Like many other athletics events, the discus has its origins in ancient Greece. The history of the disc can be traced back to the 8th century BC. and the competition is depicted in ancient Greek art and the epic poetry of Homer. Discus was one of 12 athletic events held at the first modern Olympic Games in 1896. When the Olympics were opened to women in 1928, discus was the first weight throwing competition they competed in.
Along with wrestling, javelin throw, long jump and either boxing or a race called the stadium, discus fighting was one of the essential military skills of the ancient pentathlon. The discus was made of bronze and iron and was much heavier than discs used in modern competitions. Unlike wrestling, boxing and running, discus was never an individual competition and was only used in pentathlon.
In 1896 the Olympic Games were revived and discus was one of the 12 athletic events at the first modern Games. Princeton track and field star Robert Garrett won this first modern discus competition almost by accident. Primarily a shot putter, Garrett was urged by one of his instructors to try discus. He hired a blacksmith to make a disc to designs based on depictions in classical art. The finished disc weighed more than 30 pounds and was nearly unusable.
When the US team arrived in Athens, Garrett discovered that a modern discus is smaller and lighter than the ancient version. He decided discus might be fun after all and entered the competition. Mimicking the style of classical art, the other contestants released their discs with beautiful precision. Garrett treated the discus like a hammer and threw it with all his might. It hurled end over end at the audience and only just missed the next spectators. Both the crowd and Garrett laughed at his merciless performance before his throw of 29.15 meters won the gold medal.
In 1928 the Olympic Games were opened to female athletes. The first woman to win a gold medal in Olympic discus shooting was Polish athlete and record holder Halina Konopacka, who broke her own record with a distance of 39.62 meters. American silver medalist Lillian Copeland won gold in 1932.

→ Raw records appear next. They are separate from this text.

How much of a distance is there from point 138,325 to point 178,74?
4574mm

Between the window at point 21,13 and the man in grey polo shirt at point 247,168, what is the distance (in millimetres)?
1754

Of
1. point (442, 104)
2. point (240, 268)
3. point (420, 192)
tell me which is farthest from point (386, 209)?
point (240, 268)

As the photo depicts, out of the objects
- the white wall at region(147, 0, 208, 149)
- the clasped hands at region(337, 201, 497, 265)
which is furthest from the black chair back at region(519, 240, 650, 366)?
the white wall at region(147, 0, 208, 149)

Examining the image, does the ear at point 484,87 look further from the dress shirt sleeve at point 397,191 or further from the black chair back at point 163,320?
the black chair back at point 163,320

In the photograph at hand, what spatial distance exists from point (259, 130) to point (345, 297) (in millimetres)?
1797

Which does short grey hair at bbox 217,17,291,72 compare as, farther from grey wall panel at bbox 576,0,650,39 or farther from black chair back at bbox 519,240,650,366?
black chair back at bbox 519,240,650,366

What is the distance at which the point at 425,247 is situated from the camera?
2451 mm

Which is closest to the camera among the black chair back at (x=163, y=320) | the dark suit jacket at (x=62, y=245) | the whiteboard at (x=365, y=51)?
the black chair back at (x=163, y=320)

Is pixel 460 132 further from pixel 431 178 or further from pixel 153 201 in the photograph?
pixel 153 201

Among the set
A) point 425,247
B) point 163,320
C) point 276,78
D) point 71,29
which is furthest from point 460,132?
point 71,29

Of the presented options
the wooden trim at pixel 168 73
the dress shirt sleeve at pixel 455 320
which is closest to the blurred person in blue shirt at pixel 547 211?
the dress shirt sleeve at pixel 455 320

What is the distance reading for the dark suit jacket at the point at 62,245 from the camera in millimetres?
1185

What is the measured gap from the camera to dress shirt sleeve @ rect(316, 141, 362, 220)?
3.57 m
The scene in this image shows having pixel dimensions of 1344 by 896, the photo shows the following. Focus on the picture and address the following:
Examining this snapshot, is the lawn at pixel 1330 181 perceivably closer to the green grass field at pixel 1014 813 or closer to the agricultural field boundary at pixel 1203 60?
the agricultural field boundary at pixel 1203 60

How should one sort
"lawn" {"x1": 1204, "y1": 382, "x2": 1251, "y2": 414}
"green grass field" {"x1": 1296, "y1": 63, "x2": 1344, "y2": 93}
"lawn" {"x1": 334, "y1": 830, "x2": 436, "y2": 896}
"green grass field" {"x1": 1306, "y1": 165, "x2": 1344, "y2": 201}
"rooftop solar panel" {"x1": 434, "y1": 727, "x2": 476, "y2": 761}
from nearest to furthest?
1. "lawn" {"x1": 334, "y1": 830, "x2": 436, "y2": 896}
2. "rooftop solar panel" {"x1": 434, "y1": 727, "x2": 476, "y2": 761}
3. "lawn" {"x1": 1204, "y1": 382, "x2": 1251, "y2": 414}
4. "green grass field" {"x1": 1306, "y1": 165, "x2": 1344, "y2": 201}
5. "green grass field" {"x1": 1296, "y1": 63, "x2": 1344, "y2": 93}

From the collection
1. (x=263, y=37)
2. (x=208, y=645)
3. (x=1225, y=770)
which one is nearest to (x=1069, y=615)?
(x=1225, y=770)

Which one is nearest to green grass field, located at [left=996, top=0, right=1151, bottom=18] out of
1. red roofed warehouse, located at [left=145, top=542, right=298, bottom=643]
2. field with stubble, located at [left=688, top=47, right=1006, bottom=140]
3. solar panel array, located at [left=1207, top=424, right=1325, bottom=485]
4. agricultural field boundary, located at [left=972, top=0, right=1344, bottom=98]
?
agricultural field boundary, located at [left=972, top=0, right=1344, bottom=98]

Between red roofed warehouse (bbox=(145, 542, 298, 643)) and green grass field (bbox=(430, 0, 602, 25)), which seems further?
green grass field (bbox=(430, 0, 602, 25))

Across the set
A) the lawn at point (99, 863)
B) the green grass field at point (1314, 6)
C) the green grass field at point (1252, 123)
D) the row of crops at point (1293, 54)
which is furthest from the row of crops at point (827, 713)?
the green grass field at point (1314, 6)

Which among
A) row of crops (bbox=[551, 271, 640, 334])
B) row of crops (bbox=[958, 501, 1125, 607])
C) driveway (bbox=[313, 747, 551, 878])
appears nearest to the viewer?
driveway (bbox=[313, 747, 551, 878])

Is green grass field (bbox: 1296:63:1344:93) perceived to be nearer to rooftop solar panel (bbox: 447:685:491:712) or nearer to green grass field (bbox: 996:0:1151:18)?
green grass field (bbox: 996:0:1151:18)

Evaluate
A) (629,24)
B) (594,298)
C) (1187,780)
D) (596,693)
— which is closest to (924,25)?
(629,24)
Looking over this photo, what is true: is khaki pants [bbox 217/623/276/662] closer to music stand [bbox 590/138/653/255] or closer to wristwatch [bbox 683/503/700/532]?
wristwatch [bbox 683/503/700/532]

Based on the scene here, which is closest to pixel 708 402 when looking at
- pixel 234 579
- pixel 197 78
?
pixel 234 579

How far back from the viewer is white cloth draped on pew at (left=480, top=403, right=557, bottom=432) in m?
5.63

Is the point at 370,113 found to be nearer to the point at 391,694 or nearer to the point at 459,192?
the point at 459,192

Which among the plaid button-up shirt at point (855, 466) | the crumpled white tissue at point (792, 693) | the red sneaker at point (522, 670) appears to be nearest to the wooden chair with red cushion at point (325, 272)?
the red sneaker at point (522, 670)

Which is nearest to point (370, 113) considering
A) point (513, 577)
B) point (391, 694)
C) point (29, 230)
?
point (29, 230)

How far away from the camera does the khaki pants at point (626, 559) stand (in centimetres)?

American Al Oerter was the dominant force in Olympic discus shooting for much of the late 1950’s and 1960’s. He won four consecutive gold medals between 1956 and 1968 and set several records. His records didn’t last forever, however, and in the 1980s the current men’s record of over 74 meters was set by Jürgen Schult, while the women’s record of 76.8 was set by Gabriele Reinsch.
Eastern Europeans like Lithuanian star Virgilijus Alekna are the dominant force in the sport right now. His achievements include 12 medals in numerous competitions, including two gold and one bronze at the Olympic Games.